Honest question. Let's look at the evidence:
On the one hand, David Kan Ting appears to be a fan of Madame Chiang Kai-shek (Soong May-ling), whom he describes as, “the legendary Mei-ling Soong, wife of Generalissimo Chiang Kai-shek, who has been hailed as “the eternal first lady of China.” ✵
Soong May-ling herself was quite unequivocal on the matter of Tiananmen Square, describing the perpetrators as "dastardly Communist poltroons" and "demonic butchers" (The China Post, June 13, 1989 †).
So on the basis of this, I'd have to say, no, David Kan Ting of Taiwan's China Post DOES NOT take pleasure in innocent Chinese being mowed down by automatic machine gun fire.
But not so fast. You see, Soong May-ling is long dead-and-gone. And now, David Kan Ting has a new female hero. (A she-ro, if you will.) His latest idol de jour is Peng Liyuan, first lady ogress of China.
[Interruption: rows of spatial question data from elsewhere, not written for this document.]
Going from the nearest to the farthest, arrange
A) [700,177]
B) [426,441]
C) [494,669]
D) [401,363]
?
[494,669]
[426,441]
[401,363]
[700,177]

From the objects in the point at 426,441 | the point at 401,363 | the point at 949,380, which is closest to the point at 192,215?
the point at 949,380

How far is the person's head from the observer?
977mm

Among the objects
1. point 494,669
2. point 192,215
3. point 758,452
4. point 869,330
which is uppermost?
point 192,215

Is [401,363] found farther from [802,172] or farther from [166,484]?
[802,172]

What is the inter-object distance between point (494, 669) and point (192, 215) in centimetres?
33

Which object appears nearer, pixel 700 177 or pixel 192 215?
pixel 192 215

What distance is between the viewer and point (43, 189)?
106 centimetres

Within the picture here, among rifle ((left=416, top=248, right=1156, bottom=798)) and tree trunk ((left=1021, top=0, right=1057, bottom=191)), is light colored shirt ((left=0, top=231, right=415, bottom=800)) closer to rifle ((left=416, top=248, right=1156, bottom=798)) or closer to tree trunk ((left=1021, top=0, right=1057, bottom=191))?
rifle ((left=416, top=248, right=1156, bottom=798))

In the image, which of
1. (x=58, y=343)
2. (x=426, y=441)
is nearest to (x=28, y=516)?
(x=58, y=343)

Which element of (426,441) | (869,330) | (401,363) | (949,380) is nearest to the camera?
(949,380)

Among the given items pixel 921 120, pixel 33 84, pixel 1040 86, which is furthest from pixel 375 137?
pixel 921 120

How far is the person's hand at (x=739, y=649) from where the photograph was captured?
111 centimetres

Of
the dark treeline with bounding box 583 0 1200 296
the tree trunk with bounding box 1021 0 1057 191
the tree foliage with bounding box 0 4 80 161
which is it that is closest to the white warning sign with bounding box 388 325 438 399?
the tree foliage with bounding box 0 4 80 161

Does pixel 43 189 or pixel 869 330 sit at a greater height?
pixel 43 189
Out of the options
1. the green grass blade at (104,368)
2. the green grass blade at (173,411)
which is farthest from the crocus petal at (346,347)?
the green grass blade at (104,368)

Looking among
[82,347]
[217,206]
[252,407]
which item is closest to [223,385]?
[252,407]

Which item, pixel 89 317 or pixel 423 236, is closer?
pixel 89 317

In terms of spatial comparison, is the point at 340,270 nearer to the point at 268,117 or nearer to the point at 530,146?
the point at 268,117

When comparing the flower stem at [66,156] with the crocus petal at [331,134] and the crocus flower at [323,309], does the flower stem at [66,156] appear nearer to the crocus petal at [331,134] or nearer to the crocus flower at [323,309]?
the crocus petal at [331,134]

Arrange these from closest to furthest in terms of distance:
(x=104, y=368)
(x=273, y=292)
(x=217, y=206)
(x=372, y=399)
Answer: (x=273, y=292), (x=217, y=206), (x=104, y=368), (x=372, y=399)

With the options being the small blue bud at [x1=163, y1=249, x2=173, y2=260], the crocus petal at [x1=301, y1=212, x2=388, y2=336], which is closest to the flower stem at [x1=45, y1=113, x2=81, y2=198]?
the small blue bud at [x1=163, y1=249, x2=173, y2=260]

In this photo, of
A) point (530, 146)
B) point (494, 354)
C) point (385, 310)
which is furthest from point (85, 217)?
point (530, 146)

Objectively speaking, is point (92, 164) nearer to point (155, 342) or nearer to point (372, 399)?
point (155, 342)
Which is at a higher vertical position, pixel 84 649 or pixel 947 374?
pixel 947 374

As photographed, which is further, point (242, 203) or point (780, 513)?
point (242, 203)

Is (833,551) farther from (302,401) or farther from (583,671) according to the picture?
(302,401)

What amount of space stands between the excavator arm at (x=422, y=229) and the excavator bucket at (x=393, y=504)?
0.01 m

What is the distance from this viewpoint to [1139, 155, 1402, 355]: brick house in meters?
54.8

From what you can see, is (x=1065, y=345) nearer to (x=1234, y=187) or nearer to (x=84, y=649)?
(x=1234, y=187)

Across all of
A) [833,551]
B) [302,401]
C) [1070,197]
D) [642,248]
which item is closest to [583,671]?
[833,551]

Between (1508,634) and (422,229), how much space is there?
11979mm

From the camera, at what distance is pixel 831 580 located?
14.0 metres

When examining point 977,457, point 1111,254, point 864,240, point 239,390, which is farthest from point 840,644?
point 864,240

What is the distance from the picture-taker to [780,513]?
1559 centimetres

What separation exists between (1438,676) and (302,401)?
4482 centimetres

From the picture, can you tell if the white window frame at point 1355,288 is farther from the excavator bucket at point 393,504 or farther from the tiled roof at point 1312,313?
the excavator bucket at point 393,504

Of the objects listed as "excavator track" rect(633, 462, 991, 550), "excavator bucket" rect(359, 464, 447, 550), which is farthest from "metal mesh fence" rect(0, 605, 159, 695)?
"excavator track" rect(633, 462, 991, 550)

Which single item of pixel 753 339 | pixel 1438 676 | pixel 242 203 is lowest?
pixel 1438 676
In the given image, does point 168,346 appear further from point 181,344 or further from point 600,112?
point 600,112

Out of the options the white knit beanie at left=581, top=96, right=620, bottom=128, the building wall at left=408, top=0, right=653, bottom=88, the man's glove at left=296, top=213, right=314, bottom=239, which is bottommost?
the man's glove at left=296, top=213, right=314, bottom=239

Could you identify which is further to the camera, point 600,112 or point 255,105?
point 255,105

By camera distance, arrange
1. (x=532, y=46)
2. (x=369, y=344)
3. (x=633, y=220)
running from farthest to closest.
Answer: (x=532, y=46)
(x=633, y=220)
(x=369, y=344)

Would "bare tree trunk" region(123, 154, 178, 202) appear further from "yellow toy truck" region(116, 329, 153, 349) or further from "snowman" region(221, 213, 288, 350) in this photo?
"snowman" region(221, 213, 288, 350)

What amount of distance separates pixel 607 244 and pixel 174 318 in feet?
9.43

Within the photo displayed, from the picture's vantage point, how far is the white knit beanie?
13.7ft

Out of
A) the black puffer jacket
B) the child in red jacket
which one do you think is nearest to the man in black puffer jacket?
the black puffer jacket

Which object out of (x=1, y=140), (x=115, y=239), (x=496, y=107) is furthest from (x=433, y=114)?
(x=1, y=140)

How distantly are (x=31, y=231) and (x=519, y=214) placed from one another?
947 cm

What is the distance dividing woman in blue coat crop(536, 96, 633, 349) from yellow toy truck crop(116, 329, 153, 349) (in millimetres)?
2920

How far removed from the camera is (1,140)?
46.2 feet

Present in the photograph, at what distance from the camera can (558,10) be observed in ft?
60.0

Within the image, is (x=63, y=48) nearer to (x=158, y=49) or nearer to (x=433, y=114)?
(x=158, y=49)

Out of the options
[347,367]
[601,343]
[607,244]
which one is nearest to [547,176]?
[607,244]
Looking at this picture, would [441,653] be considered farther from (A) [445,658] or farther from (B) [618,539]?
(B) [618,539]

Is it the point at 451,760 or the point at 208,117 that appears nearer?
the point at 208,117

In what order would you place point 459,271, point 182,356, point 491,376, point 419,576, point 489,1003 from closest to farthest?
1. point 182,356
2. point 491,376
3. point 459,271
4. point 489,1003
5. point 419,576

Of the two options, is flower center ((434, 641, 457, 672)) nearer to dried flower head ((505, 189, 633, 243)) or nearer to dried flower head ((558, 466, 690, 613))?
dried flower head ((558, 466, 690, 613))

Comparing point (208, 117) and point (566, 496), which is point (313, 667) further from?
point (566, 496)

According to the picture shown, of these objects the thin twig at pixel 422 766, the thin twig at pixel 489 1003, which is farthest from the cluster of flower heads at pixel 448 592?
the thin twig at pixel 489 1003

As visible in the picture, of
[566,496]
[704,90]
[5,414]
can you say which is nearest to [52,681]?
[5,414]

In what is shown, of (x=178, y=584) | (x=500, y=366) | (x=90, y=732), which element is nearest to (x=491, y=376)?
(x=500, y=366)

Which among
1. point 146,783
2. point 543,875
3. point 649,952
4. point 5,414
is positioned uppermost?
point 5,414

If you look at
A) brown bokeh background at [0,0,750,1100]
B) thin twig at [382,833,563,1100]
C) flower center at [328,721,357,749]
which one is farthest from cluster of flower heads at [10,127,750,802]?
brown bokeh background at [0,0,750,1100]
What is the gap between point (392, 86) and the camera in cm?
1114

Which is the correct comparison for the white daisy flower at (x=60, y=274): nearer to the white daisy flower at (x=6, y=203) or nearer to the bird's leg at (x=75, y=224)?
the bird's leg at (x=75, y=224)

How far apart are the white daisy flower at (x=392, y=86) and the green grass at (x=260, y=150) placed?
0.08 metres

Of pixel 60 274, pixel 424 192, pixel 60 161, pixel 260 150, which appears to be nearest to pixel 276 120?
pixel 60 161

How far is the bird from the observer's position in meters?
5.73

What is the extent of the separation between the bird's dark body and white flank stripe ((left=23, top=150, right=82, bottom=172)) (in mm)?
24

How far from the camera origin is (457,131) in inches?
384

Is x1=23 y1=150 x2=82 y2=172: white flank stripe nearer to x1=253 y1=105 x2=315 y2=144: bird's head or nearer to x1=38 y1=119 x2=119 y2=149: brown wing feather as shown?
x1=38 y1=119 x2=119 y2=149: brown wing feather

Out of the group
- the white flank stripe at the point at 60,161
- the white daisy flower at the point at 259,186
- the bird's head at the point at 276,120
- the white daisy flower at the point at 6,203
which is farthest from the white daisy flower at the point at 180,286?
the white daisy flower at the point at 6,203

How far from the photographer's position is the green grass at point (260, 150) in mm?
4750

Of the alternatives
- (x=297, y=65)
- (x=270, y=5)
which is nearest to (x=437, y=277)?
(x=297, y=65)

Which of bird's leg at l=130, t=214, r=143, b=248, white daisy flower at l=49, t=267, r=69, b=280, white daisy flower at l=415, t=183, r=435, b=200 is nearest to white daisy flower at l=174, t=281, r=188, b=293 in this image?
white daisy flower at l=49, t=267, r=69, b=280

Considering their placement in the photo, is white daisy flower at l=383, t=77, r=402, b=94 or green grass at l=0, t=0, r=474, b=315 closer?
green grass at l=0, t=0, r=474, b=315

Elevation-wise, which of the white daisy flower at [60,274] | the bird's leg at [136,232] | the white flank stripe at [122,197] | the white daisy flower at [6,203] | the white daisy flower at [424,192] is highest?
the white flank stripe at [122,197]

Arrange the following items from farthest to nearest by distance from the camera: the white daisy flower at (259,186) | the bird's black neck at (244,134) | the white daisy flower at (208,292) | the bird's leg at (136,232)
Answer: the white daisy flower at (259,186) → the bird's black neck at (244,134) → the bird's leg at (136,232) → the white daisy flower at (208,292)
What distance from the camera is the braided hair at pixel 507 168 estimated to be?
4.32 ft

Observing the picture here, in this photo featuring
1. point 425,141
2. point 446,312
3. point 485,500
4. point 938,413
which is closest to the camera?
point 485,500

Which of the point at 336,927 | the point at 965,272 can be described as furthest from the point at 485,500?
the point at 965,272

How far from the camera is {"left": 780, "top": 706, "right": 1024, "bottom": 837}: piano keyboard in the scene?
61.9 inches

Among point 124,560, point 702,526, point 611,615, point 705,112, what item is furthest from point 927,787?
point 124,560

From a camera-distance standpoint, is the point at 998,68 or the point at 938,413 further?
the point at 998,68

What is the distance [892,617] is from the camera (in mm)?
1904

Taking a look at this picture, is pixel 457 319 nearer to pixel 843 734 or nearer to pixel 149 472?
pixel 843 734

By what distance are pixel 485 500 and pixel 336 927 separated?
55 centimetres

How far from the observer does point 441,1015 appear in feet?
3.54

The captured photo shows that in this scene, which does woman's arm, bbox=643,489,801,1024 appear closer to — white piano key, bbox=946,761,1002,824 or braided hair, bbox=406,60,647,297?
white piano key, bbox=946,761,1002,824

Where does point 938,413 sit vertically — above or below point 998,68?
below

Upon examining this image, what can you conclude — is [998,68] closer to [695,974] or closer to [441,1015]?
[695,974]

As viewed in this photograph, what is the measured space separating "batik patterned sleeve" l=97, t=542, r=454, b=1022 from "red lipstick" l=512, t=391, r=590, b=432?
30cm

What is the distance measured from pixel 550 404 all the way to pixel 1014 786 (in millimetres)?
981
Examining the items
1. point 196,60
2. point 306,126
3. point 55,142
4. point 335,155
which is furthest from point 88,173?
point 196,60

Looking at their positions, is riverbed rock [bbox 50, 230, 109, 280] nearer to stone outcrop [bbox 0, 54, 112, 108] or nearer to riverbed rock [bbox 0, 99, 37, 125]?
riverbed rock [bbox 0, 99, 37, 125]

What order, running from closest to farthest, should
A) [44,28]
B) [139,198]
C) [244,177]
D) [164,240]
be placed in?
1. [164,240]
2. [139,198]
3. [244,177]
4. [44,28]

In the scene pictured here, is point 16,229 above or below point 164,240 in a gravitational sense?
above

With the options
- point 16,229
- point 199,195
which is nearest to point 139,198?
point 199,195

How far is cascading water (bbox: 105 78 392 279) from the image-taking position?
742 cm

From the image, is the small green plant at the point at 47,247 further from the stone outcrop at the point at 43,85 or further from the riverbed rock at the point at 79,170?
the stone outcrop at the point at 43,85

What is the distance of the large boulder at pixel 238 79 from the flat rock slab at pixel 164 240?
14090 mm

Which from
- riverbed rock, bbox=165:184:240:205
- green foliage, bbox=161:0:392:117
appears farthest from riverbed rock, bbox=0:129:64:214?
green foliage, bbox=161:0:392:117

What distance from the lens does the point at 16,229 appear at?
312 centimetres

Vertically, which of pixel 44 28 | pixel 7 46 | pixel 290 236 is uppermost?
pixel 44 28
Peng Liyuan's reaction to Tiananmen Square could not possibly have been more different from Madame Chiang's. Whereas Soong May-ling seized the moment to denounce the Communist authors of this hideous crime, Peng Liyuan chose to laugh and clap and dance and sing at the deaths of thousands of Chinese at the hands of the People's "Liberation" Army.
(Peng Liyuan, entertaining PLA troops after the Tiananmen Massacre. Unlike Elvis, she don't look "all shook up". Thousands of Chinese murdered? Time to par-tay!
Image from the International Business Times)
So we come once more back to the original question: Does David Kan Ting of Taiwan's China Post take pleasure in innocent Chinese being mowed down by automatic machine gun fire?
Given Dave's rather eclectic choice of heroes, the best that can be said is that the answer is…inconclusive.
✵ Contra to Ting, Madame Chiang Kai-shek has ALSO been hailed by Taiwan's democratic opposition as, "the most evil woman to wield any kind of power during that bleak 100 years [ie: the 20th Century] and that her influence on almost anything she touched was corrupting and malign."
But I digress. My goal here is not to investigate Soong May-ling's place in history, but to ascertain her attitude concerning the Tiananmen Massacre.
† Since the China Post does not have online archives extending as far back as 1989, this is a second-hand quote by Soong May-ling, from a source whose reliability is suspect (to say the very least!)
Nevertheless, the quotes are in keeping with another (more reliable) second-hand source, so I therefore regard them as authentic.